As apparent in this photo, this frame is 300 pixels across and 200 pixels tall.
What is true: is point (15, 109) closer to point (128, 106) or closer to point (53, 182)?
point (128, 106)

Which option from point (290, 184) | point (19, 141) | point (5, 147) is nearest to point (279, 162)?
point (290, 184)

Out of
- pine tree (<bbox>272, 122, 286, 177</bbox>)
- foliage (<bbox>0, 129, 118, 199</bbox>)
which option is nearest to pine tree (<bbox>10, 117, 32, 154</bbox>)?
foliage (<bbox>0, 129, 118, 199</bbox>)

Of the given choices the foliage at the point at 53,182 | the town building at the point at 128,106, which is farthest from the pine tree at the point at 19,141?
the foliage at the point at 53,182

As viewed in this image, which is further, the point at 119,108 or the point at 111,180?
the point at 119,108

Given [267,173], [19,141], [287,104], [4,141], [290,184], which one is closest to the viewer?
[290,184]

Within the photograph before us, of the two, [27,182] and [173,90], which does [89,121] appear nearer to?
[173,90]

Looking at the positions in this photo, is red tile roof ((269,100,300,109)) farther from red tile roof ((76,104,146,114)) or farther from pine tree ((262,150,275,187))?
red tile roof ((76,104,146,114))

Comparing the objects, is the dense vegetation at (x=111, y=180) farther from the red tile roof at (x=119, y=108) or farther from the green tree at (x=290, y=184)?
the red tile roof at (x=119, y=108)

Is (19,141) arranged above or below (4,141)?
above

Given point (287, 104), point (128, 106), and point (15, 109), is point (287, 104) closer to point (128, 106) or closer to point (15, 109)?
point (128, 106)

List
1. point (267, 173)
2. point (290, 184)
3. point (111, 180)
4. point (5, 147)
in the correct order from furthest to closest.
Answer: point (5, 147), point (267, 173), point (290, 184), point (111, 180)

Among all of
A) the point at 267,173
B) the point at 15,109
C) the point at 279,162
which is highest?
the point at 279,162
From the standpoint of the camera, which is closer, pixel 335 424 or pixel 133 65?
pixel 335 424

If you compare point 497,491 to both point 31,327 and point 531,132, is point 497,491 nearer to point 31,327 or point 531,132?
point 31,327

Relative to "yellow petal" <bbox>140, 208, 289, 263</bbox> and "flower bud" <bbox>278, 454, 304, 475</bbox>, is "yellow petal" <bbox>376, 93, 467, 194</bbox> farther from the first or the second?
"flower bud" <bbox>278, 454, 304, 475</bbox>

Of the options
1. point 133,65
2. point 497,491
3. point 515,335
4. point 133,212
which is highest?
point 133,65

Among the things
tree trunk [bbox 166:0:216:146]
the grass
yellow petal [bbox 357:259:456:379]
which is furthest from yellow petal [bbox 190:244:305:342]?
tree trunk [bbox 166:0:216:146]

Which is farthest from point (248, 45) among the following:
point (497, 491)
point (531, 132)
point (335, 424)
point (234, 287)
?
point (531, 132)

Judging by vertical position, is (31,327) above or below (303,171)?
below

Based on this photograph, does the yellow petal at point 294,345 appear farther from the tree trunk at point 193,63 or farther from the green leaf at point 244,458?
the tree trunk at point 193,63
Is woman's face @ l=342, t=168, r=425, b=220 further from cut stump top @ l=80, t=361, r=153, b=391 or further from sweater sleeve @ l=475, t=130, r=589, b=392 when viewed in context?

....

- **Your task**
Can you write out, word for word, the stretch of the records above from the line containing "Based on this" through the end of the records?

- **Exercise response**
Based on this photograph, does the yellow petal at point 294,345 appear farther from the tree trunk at point 193,63 or farther from the green leaf at point 244,458?
the tree trunk at point 193,63
Is woman's face @ l=342, t=168, r=425, b=220 further from cut stump top @ l=80, t=361, r=153, b=391 or further from sweater sleeve @ l=475, t=130, r=589, b=392 when viewed in context?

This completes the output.